▸ What is being asked: Set the listing down again, exactly as it stands below.

▸ Available records:
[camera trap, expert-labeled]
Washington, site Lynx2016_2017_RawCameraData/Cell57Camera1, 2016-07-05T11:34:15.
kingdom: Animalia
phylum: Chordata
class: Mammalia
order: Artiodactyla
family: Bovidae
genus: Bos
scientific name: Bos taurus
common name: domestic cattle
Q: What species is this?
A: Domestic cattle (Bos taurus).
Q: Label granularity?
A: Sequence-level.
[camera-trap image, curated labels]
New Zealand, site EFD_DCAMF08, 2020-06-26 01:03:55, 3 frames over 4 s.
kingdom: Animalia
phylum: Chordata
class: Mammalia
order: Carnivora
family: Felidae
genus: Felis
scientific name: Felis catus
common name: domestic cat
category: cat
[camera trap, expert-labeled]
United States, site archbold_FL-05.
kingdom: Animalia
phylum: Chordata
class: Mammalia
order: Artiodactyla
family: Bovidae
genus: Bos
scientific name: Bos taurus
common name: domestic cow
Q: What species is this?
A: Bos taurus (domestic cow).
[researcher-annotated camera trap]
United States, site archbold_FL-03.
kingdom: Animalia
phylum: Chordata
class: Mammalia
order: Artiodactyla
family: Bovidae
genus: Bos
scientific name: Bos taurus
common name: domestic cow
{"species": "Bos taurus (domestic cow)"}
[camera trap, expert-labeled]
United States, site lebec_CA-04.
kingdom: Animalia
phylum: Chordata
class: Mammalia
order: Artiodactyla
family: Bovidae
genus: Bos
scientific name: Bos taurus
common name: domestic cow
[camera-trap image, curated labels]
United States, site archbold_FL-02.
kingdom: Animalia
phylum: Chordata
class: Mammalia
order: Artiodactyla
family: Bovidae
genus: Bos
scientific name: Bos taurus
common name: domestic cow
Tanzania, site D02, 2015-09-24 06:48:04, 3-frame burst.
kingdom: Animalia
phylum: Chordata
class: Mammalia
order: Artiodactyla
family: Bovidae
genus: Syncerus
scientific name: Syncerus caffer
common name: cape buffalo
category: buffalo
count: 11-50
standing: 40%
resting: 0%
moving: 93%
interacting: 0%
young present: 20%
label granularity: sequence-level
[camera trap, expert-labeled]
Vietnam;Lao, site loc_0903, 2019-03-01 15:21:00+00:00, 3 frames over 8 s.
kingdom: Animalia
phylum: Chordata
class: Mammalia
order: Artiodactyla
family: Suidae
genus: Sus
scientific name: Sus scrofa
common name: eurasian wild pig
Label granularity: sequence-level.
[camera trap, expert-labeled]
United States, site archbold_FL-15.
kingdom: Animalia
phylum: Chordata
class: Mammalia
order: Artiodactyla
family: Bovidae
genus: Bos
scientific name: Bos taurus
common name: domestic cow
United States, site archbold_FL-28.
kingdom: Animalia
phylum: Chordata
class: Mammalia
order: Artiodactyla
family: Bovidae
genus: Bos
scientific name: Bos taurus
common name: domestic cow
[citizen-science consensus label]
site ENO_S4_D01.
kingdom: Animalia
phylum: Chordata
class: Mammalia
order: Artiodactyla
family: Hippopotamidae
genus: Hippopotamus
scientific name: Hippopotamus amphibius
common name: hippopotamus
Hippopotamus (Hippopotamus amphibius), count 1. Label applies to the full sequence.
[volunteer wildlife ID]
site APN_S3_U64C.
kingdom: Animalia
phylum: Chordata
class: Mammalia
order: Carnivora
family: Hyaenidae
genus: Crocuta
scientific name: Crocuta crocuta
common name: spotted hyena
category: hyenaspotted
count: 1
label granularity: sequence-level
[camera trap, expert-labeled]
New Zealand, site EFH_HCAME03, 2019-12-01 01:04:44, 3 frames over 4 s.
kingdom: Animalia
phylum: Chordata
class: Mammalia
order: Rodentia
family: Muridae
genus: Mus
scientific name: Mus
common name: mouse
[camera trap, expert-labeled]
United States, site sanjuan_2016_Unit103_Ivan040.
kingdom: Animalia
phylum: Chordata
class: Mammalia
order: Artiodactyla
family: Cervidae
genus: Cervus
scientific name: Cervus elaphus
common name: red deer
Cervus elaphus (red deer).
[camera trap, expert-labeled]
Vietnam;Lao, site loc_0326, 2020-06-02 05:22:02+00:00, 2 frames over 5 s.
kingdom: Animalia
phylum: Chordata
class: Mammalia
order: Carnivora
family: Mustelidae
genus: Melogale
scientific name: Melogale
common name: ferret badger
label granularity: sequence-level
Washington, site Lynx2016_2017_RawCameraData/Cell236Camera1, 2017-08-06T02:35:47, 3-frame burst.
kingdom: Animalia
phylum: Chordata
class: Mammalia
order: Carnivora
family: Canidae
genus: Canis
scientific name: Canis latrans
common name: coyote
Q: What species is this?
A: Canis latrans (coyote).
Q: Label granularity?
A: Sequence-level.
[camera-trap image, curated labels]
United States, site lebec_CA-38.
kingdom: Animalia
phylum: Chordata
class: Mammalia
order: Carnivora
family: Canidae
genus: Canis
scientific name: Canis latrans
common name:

▸ Task solution:
[camera trap, expert-labeled]
Washington, site Lynx2016_2017_RawCameraData/Cell57Camera1, 2016-07-05T11:34:15.
kingdom: Animalia
phylum: Chordata
class: Mammalia
order: Artiodactyla
family: Bovidae
genus: Bos
scientific name: Bos taurus
common name: domestic cattle
Q: What species is this?
A: Domestic cattle (Bos taurus).
Q: Label granularity?
A: Sequence-level.
[camera-trap image, curated labels]
New Zealand, site EFD_DCAMF08, 2020-06-26 01:03:55, 3 frames over 4 s.
kingdom: Animalia
phylum: Chordata
class: Mammalia
order: Carnivora
family: Felidae
genus: Felis
scientific name: Felis catus
common name: domestic cat
category: cat
[camera trap, expert-labeled]
United States, site archbold_FL-05.
kingdom: Animalia
phylum: Chordata
class: Mammalia
order: Artiodactyla
family: Bovidae
genus: Bos
scientific name: Bos taurus
common name: domestic cow
Q: What species is this?
A: Bos taurus (domestic cow).
[researcher-annotated camera trap]
United States, site archbold_FL-03.
kingdom: Animalia
phylum: Chordata
class: Mammalia
order: Artiodactyla
family: Bovidae
genus: Bos
scientific name: Bos taurus
common name: domestic cow
{"species": "Bos taurus (domestic cow)"}
[camera trap, expert-labeled]
United States, site lebec_CA-04.
kingdom: Animalia
phylum: Chordata
class: Mammalia
order: Artiodactyla
family: Bovidae
genus: Bos
scientific name: Bos taurus
common name: domestic cow
[camera-trap image, curated labels]
United States, site archbold_FL-02.
kingdom: Animalia
phylum: Chordata
class: Mammalia
order: Artiodactyla
family: Bovidae
genus: Bos
scientific name: Bos taurus
common name: domestic cow
Tanzania, site D02, 2015-09-24 06:48:04, 3-frame burst.
kingdom: Animalia
phylum: Chordata
class: Mammalia
order: Artiodactyla
family: Bovidae
genus: Syncerus
scientific name: Syncerus caffer
common name: cape buffalo
category: buffalo
count: 11-50
standing: 40%
resting: 0%
moving: 93%
interacting: 0%
young present: 20%
label granularity: sequence-level
[camera trap, expert-labeled]
Vietnam;Lao, site loc_0903, 2019-03-01 15:21:00+00:00, 3 frames over 8 s.
kingdom: Animalia
phylum: Chordata
class: Mammalia
order: Artiodactyla
family: Suidae
genus: Sus
scientific name: Sus scrofa
common name: eurasian wild pig
Label granularity: sequence-level.
[camera trap, expert-labeled]
United States, site archbold_FL-15.
kingdom: Animalia
phylum: Chordata
class: Mammalia
order: Artiodactyla
family: Bovidae
genus: Bos
scientific name: Bos taurus
common name: domestic cow
United States, site archbold_FL-28.
kingdom: Animalia
phylum: Chordata
class: Mammalia
order: Artiodactyla
family: Bovidae
genus: Bos
scientific name: Bos taurus
common name: domestic cow
[citizen-science consensus label]
site ENO_S4_D01.
kingdom: Animalia
phylum: Chordata
class: Mammalia
order: Artiodactyla
family: Hippopotamidae
genus: Hippopotamus
scientific name: Hippopotamus amphibius
common name: hippopotamus
Hippopotamus (Hippopotamus amphibius), count 1. Label applies to the full sequence.
[volunteer wildlife ID]
site APN_S3_U64C.
kingdom: Animalia
phylum: Chordata
class: Mammalia
order: Carnivora
family: Hyaenidae
genus: Crocuta
scientific name: Crocuta crocuta
common name: spotted hyena
category: hyenaspotted
count: 1
label granularity: sequence-level
[camera trap, expert-labeled]
New Zealand, site EFH_HCAME03, 2019-12-01 01:04:44, 3 frames over 4 s.
kingdom: Animalia
phylum: Chordata
class: Mammalia
order: Rodentia
family: Muridae
genus: Mus
scientific name: Mus
common name: mouse
[camera trap, expert-labeled]
United States, site sanjuan_2016_Unit103_Ivan040.
kingdom: Animalia
phylum: Chordata
class: Mammalia
order: Artiodactyla
family: Cervidae
genus: Cervus
scientific name: Cervus elaphus
common name: red deer
Cervus elaphus (red deer).
[camera trap, expert-labeled]
Vietnam;Lao, site loc_0326, 2020-06-02 05:22:02+00:00, 2 frames over 5 s.
kingdom: Animalia
phylum: Chordata
class: Mammalia
order: Carnivora
family: Mustelidae
genus: Melogale
scientific name: Melogale
common name: ferret badger
label granularity: sequence-level
Washington, site Lynx2016_2017_RawCameraData/Cell236Camera1, 2017-08-06T02:35:47, 3-frame burst.
kingdom: Animalia
phylum: Chordata
class: Mammalia
order: Carnivora
family: Canidae
genus: Canis
scientific name: Canis latrans
common name: coyote
Q: What species is this?
A: Canis latrans (coyote).
Q: Label granularity?
A: Sequence-level.
[camera-trap image, curated labels]
United States, site lebec_CA-38.
kingdom: Animalia
phylum: Chordata
class: Mammalia
order: Carnivora
family: Canidae
genus: Canis
scientific name: Canis latrans
common name:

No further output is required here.